The healthcare and pharma sectors continue to be some of the most active industries in M&A, bolstered by the acquisition by Eurofarma (a multinational pharmaceutical company) of Genfar, previously owned by Sanofi, with operations in Colombia, Ecuador and Peru. Patria acquired majority stakes in Oncólogos de Occidente and Organisación Clínica General del Norte (healthcare services providers). These transactions occurred against the difficult backdrop of the extensively debated healthcare bill proposed by the government. Proposed reforms include the elimination of intermediation conducted by private healthcare insurers (EPSs), which are currently responsible for covering the costs associated with healthcare services. However, this has faced fierce opposition in Congress.

The energy sector continues to be prolific for M&A. Strategic and institutional investors have mandates to shift to clean energy. In furtherance thereof, Enel sold Central Termocartagena (203 MW thermoelectric plant) and Isagen sold its only remaining thermal asset, Termocentro (272 MW). Even though this seems to be aligned with the government’s energy transition policy, project development has recently faced difficulties in terms of execution and permitting, and barriers in the interconnection proceedings, as well as fears regarding the preservation of the independence of the energy regulating commission (CREG). This has steered important players Engie, Enel and EDF to abandon certain renewables projects in the country. However, the energy market continues to foster foreign investment. Colombia is set to develop additional non-conventional energy sources, such as green hydrogen and offshore wind generation. By 2030, the government expects to have an aggregate renewable installed capacity of 6 GW.

The political agenda of Colombia’s first left-wing presidency has come with a rally to present two major social reforms of the labour and pensions systems to Congress. As the pension reform may pose risks to the sustainability of key players in the sector (ie, pension funds), the government is aiming to increase contributions that are managed by the public pension fund. Likewise, the labour reform may impose burdensome employment conditions on local businesses – eg, an increase in night shift surcharges and limitations on outsourcing activities. Nevertheless, some specific sectors may benefit from the promotion of remote work under the reform.

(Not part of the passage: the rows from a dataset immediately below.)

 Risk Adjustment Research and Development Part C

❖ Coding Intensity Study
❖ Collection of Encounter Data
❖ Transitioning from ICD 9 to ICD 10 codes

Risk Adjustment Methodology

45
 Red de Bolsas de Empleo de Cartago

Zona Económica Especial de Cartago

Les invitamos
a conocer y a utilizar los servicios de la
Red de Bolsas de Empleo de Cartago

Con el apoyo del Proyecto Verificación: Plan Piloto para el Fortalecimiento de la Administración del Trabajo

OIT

The corporate and M&A scenery is influenced by recent regulatory developments. Notably, the issuance of Chapter XV of the Basic Circular Letter of the Superintendence of Companies (SoC) provides guidelines for ESG and sustainability corporate reporting. The government has also proposed amendments to the fiduciary duty regime, aimed at providing clarity regarding conflicts of interest and the hard regulation of business judgement rule case law.

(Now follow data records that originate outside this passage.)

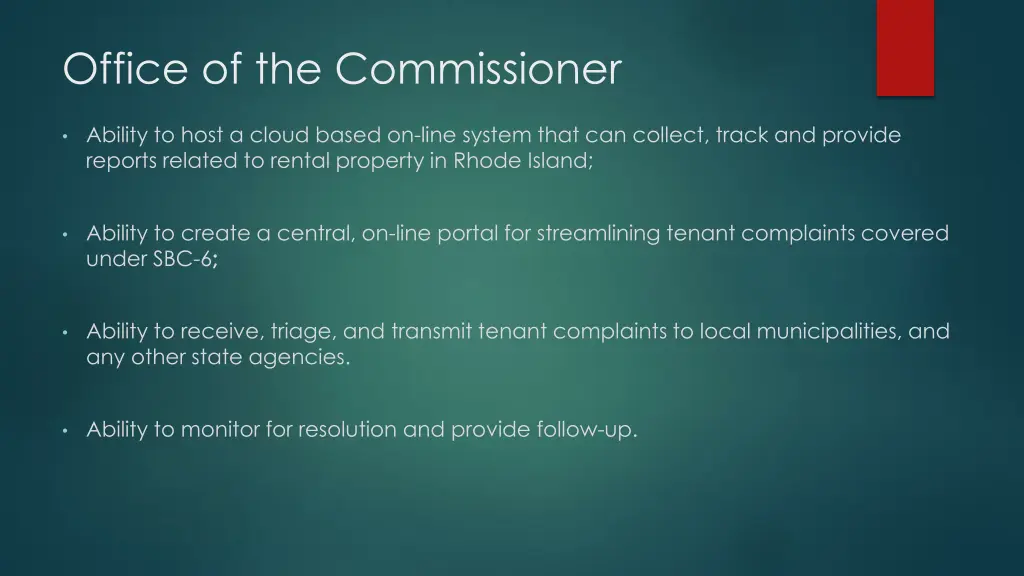 Office of the Commissioner

• Ability to host a cloud based on-line system that can collect, track and provide reports related to rental property in Rhode Island;

• Ability to create a central, on-line portal for streamlining tenant complaints covered under SBC-6;

• Ability to receive, triage, and transmit tenant complaints to local municipalities, and any other state agencies.

• Ability to monitor for resolution and provide follow-up.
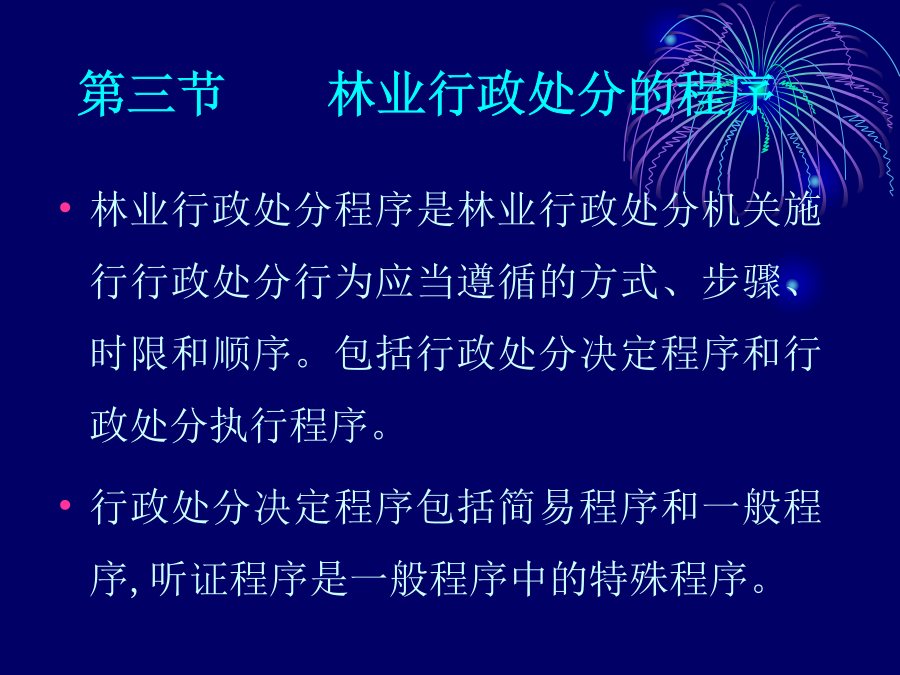 第三节　　林业行政处分的程序

• 林业行政处分程序是林业行政处分机关施行行政处分行为应当遵循的方式、步骤、时限和顺序。包括行政处分决定程序和行政处分执行程序。

• 行政处分决定程序包括简易程序和一般程序, 听证程序是一般程序中的特殊程序。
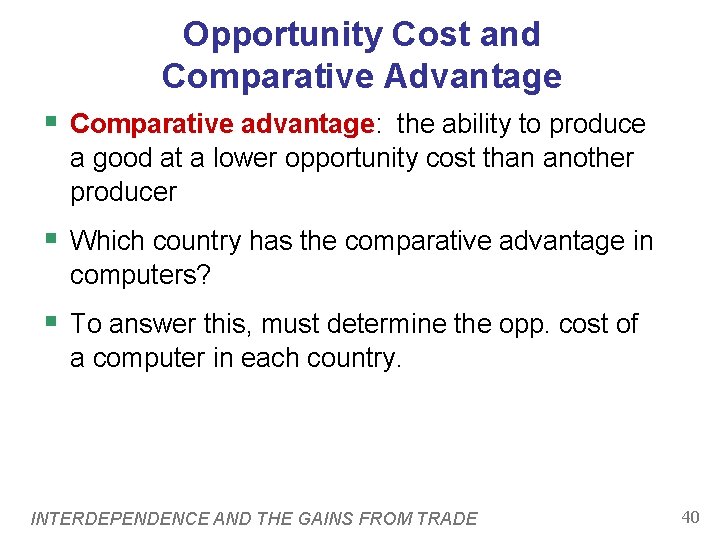 Opportunity Cost and Comparative Advantage

▪ Comparative advantage: the ability to produce a good at a lower opportunity cost than another producer

▪ Which country has the comparative advantage in computers?

▪ To answer this, must determine the opp. cost of a computer in each country.

INTERDEPENDENCE AND THE GAINS FROM TRADE

40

Unfortunately, legislation has also suffered setbacks. The last tax bill sought to abolish sunset provisions embedded in bankruptcy-related presidential decrees, which, among others, enabled certain acquisition transactions amid bankruptcy processes – ie, debt-equity swaps and takeovers in the form of equity contributions that would cover key stakeholder credits. Regrettably, such extension was recently repealed by the Constitutional Court (CC). Nonetheless, a bill introduced in Congress is under consideration to permanently institutionalise such pandemic-initiated insolvency regulations.

Colombia has developed specialised corporate and M&A litigation forums. While the SoC’s specialised corporate law court has refined corporate law doctrines, arbitration tribunals remain the preferred M&A dispute resolution mechanism. However, the former’s jurisdiction has been curtailed by a recent ruling by the CC, whereby the catch-all attribution to settle “corporate disputes” was repealed. Recent relevant arbitration precedents address shareholder agreements, delving into the obligations that may be agreed thereunder, deadlocks and remedies for breach thereof (Procecal S.A. v. Promical S.A.).